* Stated exercise: Can you pull out the listing below, word for word, from its beginning through the line containing "4. [560,270]", including that line, and leave out the pictures?

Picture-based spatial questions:
◇ ◇ ◇ ◇ ◇ ◇ ◇
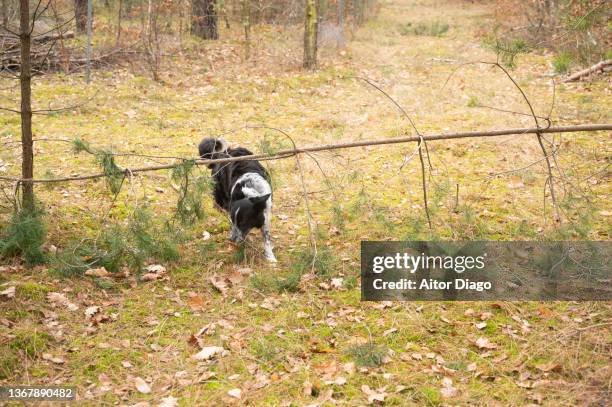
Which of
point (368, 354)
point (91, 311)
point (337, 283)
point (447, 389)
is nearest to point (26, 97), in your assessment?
point (91, 311)

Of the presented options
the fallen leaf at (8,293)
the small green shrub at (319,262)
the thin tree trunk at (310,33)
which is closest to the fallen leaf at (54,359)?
the fallen leaf at (8,293)

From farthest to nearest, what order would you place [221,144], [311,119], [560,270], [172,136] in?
1. [311,119]
2. [172,136]
3. [221,144]
4. [560,270]

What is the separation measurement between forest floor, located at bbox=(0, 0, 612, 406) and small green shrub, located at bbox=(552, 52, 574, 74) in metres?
1.64

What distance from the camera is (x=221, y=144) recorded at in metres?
5.92

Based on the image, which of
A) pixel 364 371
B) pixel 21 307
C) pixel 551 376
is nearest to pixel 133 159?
pixel 21 307

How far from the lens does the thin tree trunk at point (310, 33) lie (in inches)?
506

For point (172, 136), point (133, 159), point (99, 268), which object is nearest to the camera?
point (99, 268)

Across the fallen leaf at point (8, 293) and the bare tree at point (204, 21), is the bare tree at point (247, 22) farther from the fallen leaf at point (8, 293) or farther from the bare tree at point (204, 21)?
the fallen leaf at point (8, 293)

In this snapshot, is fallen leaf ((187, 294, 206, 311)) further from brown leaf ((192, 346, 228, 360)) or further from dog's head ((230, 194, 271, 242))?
dog's head ((230, 194, 271, 242))

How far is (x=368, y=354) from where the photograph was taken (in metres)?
3.96

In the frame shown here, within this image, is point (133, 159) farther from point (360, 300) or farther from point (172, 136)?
point (360, 300)

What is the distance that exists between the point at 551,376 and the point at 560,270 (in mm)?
1289

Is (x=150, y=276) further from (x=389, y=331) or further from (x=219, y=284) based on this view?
(x=389, y=331)

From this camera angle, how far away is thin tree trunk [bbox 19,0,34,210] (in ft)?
15.9
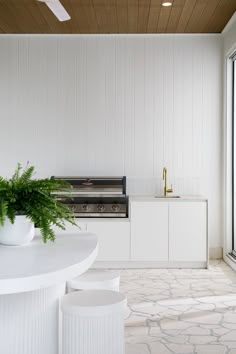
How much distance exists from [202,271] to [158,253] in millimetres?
508

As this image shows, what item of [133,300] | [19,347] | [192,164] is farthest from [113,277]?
[192,164]

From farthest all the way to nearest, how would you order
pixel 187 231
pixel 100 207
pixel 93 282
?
Answer: pixel 100 207
pixel 187 231
pixel 93 282

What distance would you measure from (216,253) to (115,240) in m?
1.32

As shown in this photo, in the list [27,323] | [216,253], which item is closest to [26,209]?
[27,323]

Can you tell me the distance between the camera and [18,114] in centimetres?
624

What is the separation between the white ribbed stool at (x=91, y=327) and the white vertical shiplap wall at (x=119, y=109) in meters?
3.91

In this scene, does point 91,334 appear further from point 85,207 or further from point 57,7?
point 85,207

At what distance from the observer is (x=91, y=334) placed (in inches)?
90.1

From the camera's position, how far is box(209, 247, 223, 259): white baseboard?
244 inches

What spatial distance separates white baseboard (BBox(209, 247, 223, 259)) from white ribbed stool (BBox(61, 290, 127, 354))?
3.98 meters

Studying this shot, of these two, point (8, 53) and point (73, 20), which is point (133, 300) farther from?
point (8, 53)

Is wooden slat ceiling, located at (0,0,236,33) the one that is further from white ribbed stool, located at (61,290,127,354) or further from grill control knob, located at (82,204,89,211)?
white ribbed stool, located at (61,290,127,354)

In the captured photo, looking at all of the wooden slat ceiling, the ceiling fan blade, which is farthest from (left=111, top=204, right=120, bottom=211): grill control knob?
the ceiling fan blade

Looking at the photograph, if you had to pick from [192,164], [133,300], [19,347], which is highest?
[192,164]
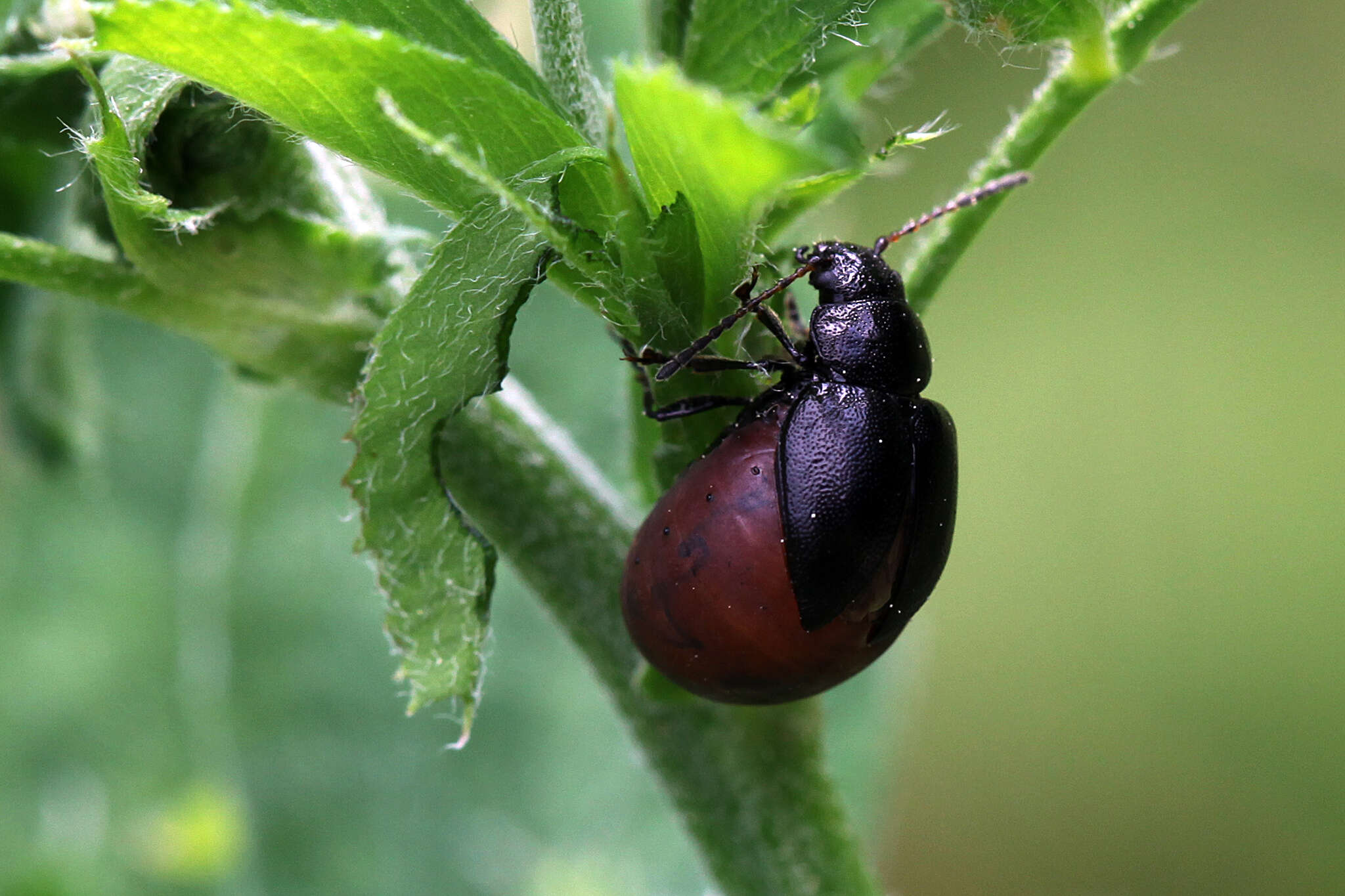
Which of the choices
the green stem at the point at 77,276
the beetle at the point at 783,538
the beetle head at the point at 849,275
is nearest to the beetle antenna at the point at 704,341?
the beetle at the point at 783,538

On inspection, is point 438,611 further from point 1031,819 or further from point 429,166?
point 1031,819

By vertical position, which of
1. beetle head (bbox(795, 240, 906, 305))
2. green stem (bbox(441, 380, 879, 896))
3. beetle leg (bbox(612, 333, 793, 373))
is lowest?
green stem (bbox(441, 380, 879, 896))

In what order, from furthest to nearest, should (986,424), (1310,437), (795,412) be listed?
1. (986,424)
2. (1310,437)
3. (795,412)

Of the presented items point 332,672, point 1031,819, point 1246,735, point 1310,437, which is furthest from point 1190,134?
point 332,672

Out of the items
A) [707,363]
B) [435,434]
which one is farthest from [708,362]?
[435,434]

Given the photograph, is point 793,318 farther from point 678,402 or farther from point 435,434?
point 435,434

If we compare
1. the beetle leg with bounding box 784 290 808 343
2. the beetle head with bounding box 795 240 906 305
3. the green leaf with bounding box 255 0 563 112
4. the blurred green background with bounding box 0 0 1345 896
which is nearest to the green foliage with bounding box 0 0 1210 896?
the green leaf with bounding box 255 0 563 112

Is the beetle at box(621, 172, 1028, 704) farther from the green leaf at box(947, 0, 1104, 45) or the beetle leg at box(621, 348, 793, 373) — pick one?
the green leaf at box(947, 0, 1104, 45)
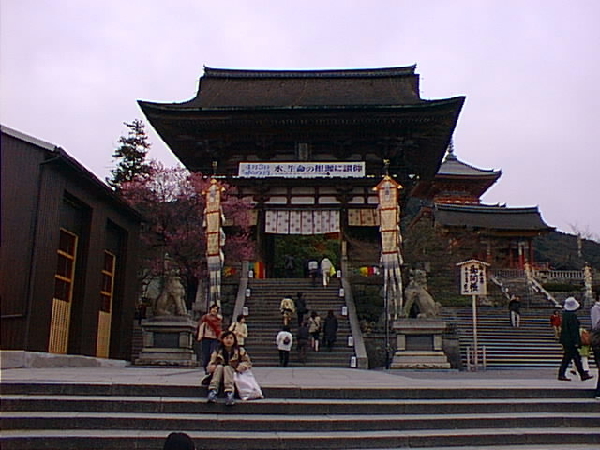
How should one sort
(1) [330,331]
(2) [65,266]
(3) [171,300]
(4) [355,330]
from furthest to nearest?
1. (4) [355,330]
2. (1) [330,331]
3. (3) [171,300]
4. (2) [65,266]

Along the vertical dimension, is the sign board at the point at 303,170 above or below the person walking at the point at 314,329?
above

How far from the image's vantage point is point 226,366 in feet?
27.0

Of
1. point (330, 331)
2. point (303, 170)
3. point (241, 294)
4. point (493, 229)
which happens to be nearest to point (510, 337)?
point (330, 331)

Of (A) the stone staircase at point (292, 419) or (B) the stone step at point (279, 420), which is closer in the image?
(A) the stone staircase at point (292, 419)

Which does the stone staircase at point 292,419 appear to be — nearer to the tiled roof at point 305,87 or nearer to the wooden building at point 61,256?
the wooden building at point 61,256

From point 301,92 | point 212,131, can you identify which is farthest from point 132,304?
point 301,92

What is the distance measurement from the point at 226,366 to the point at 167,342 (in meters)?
8.79

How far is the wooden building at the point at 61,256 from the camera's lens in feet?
36.2

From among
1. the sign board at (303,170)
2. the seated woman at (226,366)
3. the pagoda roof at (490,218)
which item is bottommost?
the seated woman at (226,366)

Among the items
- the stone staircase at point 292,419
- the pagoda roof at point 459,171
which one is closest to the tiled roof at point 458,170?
the pagoda roof at point 459,171

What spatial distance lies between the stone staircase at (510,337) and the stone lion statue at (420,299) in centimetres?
205

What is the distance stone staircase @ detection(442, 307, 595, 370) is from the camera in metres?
18.9

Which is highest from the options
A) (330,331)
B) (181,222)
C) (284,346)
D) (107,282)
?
(181,222)

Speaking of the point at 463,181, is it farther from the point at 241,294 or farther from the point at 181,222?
the point at 241,294
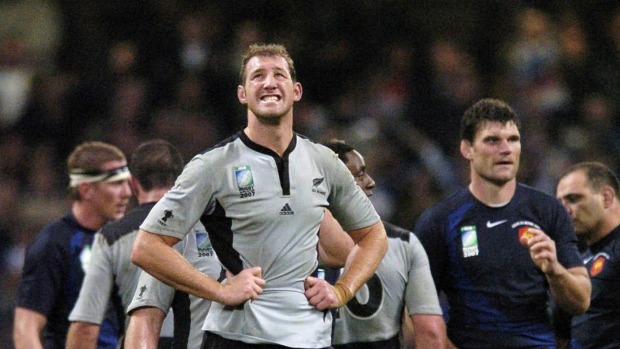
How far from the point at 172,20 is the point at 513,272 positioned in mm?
7237

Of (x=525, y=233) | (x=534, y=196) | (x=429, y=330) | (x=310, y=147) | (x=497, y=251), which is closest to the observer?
(x=310, y=147)

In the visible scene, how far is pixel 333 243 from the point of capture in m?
5.56

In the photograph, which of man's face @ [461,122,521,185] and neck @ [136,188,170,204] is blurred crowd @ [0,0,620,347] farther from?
neck @ [136,188,170,204]

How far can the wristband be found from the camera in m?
A: 4.93

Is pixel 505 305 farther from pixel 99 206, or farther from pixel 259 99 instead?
pixel 99 206

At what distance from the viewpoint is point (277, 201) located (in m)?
4.86

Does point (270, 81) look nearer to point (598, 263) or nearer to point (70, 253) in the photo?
point (70, 253)

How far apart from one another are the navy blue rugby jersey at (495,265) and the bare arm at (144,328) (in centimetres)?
181

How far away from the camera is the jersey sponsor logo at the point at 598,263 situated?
22.1ft

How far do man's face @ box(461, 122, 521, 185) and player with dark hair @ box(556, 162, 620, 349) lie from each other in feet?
2.23

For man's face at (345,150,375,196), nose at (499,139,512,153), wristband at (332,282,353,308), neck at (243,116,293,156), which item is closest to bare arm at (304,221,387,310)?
wristband at (332,282,353,308)

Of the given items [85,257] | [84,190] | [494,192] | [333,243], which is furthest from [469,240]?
[84,190]

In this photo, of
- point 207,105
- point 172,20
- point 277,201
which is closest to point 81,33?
point 172,20

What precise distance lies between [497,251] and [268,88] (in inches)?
76.9
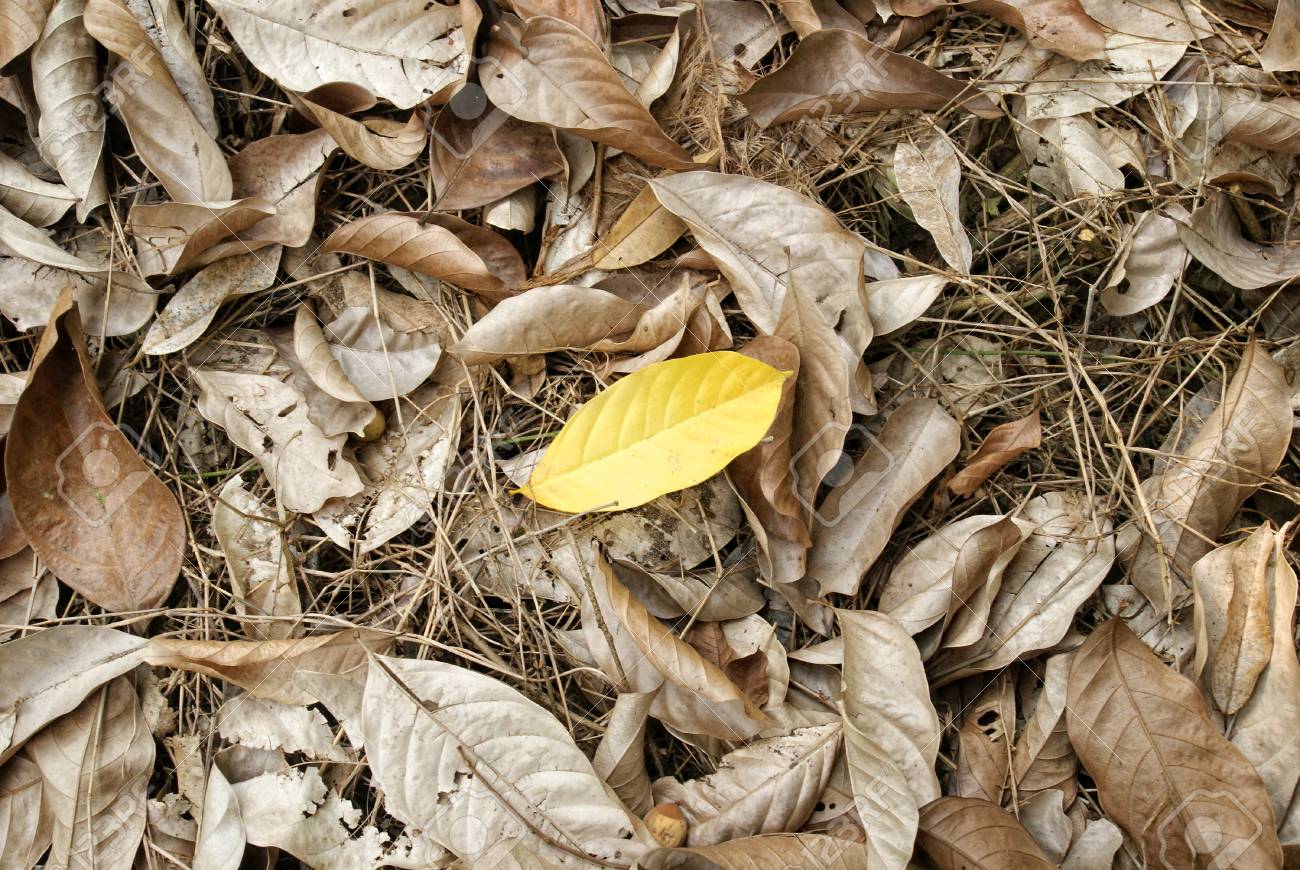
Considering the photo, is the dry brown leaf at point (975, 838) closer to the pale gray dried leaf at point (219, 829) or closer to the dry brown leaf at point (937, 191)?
the dry brown leaf at point (937, 191)

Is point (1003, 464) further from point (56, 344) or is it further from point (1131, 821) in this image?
point (56, 344)

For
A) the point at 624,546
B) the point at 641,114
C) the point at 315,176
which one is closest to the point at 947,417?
the point at 624,546

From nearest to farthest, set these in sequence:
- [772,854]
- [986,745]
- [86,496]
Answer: [772,854] → [986,745] → [86,496]

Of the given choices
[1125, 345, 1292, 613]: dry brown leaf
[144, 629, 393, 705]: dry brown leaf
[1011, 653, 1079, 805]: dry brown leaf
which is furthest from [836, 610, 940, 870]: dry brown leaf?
[144, 629, 393, 705]: dry brown leaf

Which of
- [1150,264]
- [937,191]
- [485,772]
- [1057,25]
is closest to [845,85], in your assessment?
[937,191]

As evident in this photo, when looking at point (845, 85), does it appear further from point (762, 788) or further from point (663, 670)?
point (762, 788)
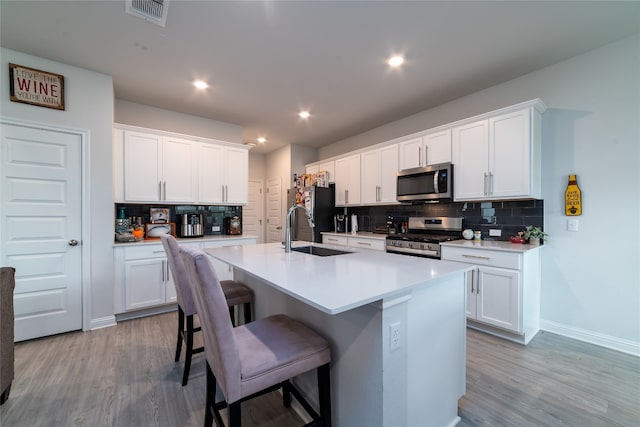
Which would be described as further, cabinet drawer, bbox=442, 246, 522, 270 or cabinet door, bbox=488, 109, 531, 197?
cabinet door, bbox=488, 109, 531, 197

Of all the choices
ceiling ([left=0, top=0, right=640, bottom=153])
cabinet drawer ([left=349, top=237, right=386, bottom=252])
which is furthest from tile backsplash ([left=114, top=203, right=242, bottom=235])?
cabinet drawer ([left=349, top=237, right=386, bottom=252])

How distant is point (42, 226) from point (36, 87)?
1326 mm

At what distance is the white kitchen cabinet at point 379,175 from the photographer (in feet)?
12.5

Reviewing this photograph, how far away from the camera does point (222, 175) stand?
3949mm

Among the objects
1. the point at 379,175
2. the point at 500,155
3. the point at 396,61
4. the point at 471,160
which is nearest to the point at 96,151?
the point at 396,61

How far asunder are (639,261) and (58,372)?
15.5 ft

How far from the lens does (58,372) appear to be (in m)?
2.02

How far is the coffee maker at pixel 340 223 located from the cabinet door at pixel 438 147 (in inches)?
75.8

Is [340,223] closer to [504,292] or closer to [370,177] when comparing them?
[370,177]

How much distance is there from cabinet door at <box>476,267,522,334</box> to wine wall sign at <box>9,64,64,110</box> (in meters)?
4.51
◇ ◇ ◇ ◇ ◇ ◇ ◇
* Final answer:
Which of
point (368, 354)
point (91, 311)
point (337, 283)
point (447, 389)
is nearest to point (26, 97), in your assessment?
point (91, 311)

Of the presented options
the fallen leaf at (8,293)
the small green shrub at (319,262)
the thin tree trunk at (310,33)
which is closest to the fallen leaf at (54,359)?
the fallen leaf at (8,293)

From farthest to nearest, what order would you place [221,144], [311,119], [560,270], [172,136] in?
1. [311,119]
2. [172,136]
3. [221,144]
4. [560,270]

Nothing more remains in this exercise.